What follows here is the addition to the Yom Kippur service that I will be doing around the time of Yizkor, the memorial service:

On October 6, 1973 — Yom Kippur Egypt and Syria opened a coordinated surprise attack against Israel. The equivalent of the total forces of NATO in Europe were mobilized on Israel's borders. On the Golan Heights , approximately 180 Israeli tanks faced an onslaught of 1,400 Syrian tanks. Along the Suez Canal, fewer than 500 Israeli defenders were attacked by 80,000 Egyptians.

Golda Meir addressed her shocked nation:

Citizens of Israel,

Shortly before two pm today, the armies of Egypt and Syria opened an offensive against Israel, launching a series of air, armoured and artillery attacks in Sinai and on the Golan Heights. The Israel Defense Forces have entered the fight, and are beating back the assault.

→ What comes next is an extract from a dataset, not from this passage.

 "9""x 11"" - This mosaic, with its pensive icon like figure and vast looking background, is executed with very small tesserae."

The enemy has suffered grave losses.

The rulers of Egypt and Syria have long planned this violation of the cease-fire. Contemptibly, the aggressors are now spreading the falsehood that it was Israel that opened fire. But the responsibility for the renewal of the fighting and for the bloodshed lies with them alone.

Our enemies had hoped to surprise the citizens of Israel on the Day of Atonement, when so many of our people are fasting and worshipping in the synagogues. The aggressors thought that on this day we would not be ready to fight back. We were not caught by surprise.

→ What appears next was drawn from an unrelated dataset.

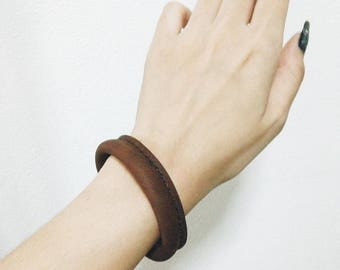Leather wrapped bangle.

For several days now our Intelligence Services have been aware that the armies of Egypt and Syria were preparing a joint offensive. Israel Defense Force patrols established that large armed forces were massed in offensive deployment in the vicinity of the Suez Canal and on the Golan Heights. The reports of the patrols confirmed the information already in our hands. Our forces were placed in position to meet the danger.

We are in no doubt that we shall prevail, but we are also convinced that this renewal of Egyptian and Syrian aggression is an act of madness. We did our best to prevent the outbreak. We appealed to quarters with political influence to use it in order to frustrate this infamous move of the Egyptian and Syrian leaders. While there was still time we informed friendly countries of the confirmed information that we had of the plans for an offensive against Israel. We called on them to do the utmost to prevent war, but the Egyptian and Syrian attack has started.

The Israel Defense Forces are ready to repel the enemy's attack. Early this morning a partial call-up of reserves was approved and got under way.

In view of the gravity of the information, I was obliged to call a meeting of the Cabinet on the Day of Atonement. The offensive started while the Cabinet was in session. The Cabinet authorized the IDF to take all action on the battlefront required by the situation to achieve victory. Ministers were authorized to issue the necessary emergency orders.

This is not the first time that we have been compelled to endure ordeal by battle. I am confident that none among us will fall prey to panic. The mobilization will no doubt cause hardships and interference in the normal course of life and work but we must try to accept these difficulties as we have done in the past, with full understanding. We are called upon to demonstrate responsibility and discipline in our conduct. We must be ready for every burden and sacrifice needed for the defense of our survival, our freedom and our independence. Let us, then, conduct ourselves so as to be worthy of our soldiers of Israel who are valiantly doing their duty in the air, in the armoured forces, on the ships, in the artillery, in all units and services in the outposts, in the villages and settlements, along the lines of fire in all sectors.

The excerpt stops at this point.